Since 2014, we’ve compiled and updated a spreadsheet of more than 100 phones made by the major manufacturers—Panasonic and VTech, the latter of which also makes AT&T-branded phones. It’s a seemingly endless list of confusing alphanumeric product names, only slightly differentiated feature sets, and designs with few meaningful differences. Complicating things further, many models are available only through certain retailers (Amazon, Target, Walmart, and so on).
So we asked Panasonic and VTech about their latest offerings to help determine which might be worth testing, looked at retailers’ best-seller lists, and pored over the few other professional reviews still being written about cordless phones.
We knew what to look for based on our own experience with cordless phones, surveying Wirecutter staff on what they would want in a home phone and combing through user reviews. Cordless phones have taken on some new skills since the era when they dominated the world (like answering calls with Siri), but the core criteria remain the same:
- Audio quality: A phone has one primary job, and that is to enable conversations with crisp, clear, and loud audio for both you and the person you’re on the call with. No one should have to struggle to make out what the person on the other end is saying.
- Range: One of the biggest benefits of a cordless phone is that you can use it far from its base, and the farther you can go without your call breaking up, the better. You and your phone should be able to roam around your house or apartment—and even your yard—without dropping the call.
- Ease of use: The best cordless phones make it easy to quickly get on and off the phone. That doesn’t mean just having large buttons and a high-contrast screen (though those are important), it also means having intuitive menus with as few steps as necessary to call a saved contact, redial a number, or block a number.
- Battery life: Like other cordless devices, the longer you can use these handsets away from their charging base, the better.
A few notes on call-blocking: Spam and spam calls are still a nuisance, so it’s important that phones offer an effective way to block them. Most cordless phones today have a button you can press when an unwanted call comes in, which moves that number to a block list so it won’t ring you going forward.
More advanced phones, like our top pick, have a built-in database of blocked numbers. In testing, we turned off Verizon’s spam blocking feature on the landline to see how well these features work; surprisingly, we got fewer spam calls than before we started testing, which could mean that the phones’ database was working (or Murphy’s Law was at work).

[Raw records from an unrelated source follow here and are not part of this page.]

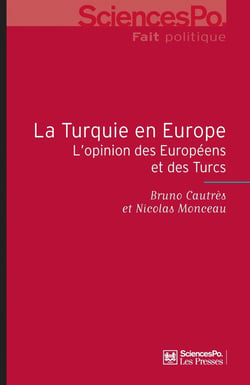La Turquie en Europe - l'opinion des européens et des turcs
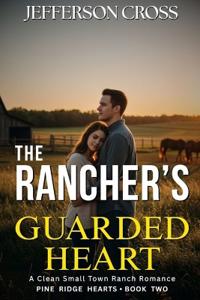 The Rancher's Guarded Heart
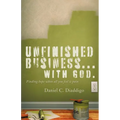 Unfinished Business... with God: Finding Hope When All You See Is Pain - Paperback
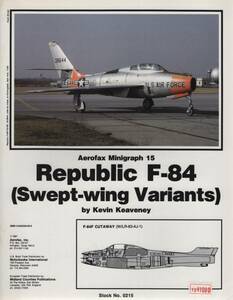 Republic F-84 (Swept-wing Variants)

Another feature is pre-screening, which prevents robocalls from getting to you in the first place, for example, by requiring callers to press “1” before letting the phone ring. Setting up these blocking features can be confusing, however, and prevent calls you actually do want (if the person who’s trying to reach you gets confused by the screening message), so we would only use it if you’re inundated with spam calls.
In our previous round of testing, we used the same criteria to research amplified phones, with additional qualifications specific to their intended purpose:
- Hearing aid compatibility: The HLAA’s Lise Hamlin told us that the first thing someone shopping for an amplified phone should look for is hearing aid compatibility. “When somebody has a hearing aid, or a cochlear implant, or a bone anchor device,” she said, “there could be some noise on the line.”
- Volume and tone adjustment: By definition, an amplified phone must raise the volume of the speaker on the other end of the line, so we considered only phones that specifically advertised boosted volume. As for tone adjustment—the ability to alter the high and low ends of the audio to account for different levels and kinds of hearing loss—we preferred phones that offered more levels of control because they’re more likely to benefit more people. “The more control you have, the better,” Hamlin told us. “You just want to be able to push the button until it sounds right.”
- Headset or neck-loop jack, base/handset speakerphone, slow-speech mode, and visual ringing indicator: All of these features benefit the greater community of people with hearing loss, even if not every individual uses every one of them.
Retired audiologist Lisa Devlin made calls using our amplified phone options and toggled through the various settings intended to aid hearing, including the volume-adjustment options, tone control, slow-speech and noise-reduction functions, and any audio assist or boost buttons.
After our latest research, we chose to test 11 promising models. Here’s how:
- We connected them to a Verizon Fios home phone line, rotating them in batches of five at a time with a line splitter for efficiency, though not our sanity. (Imagine five phones with different ringtones going off at the same time, each answering system recording the others’ greetings. It was cordless phone inception.)
- To measure range, we placed a call from the second floor of a house to the National Weather Service’s automated hotline, which provides a recorded message with the weather conditions and forecast. We walked down the stairs, out of the house, and down the street, continuing to listen until the call started to break up.
- To evaluate outgoing voice quality, we left voicemails in which we read lists from Harvard Sentences, which are used by the telecommunications industry for standardized testing of phone systems. In addition to listening to our voice messages over and over again, two Wirecutter staffers evaluated and ranked the clips for clarity and volume.
- To evaluate incoming voice quality, we had family members call us and recite passages from books or newspaper articles while we alternated listening between phones.
- For about three weeks, we also just lived with the phones and took and made dozens of phone calls. We noted the not-often-advertised but important features that make using a cordless phone easier, like one-button speed dialing and clearly labeled buttons. We also took notes on how many days the handsets lasted before the battery life went from four bars to one.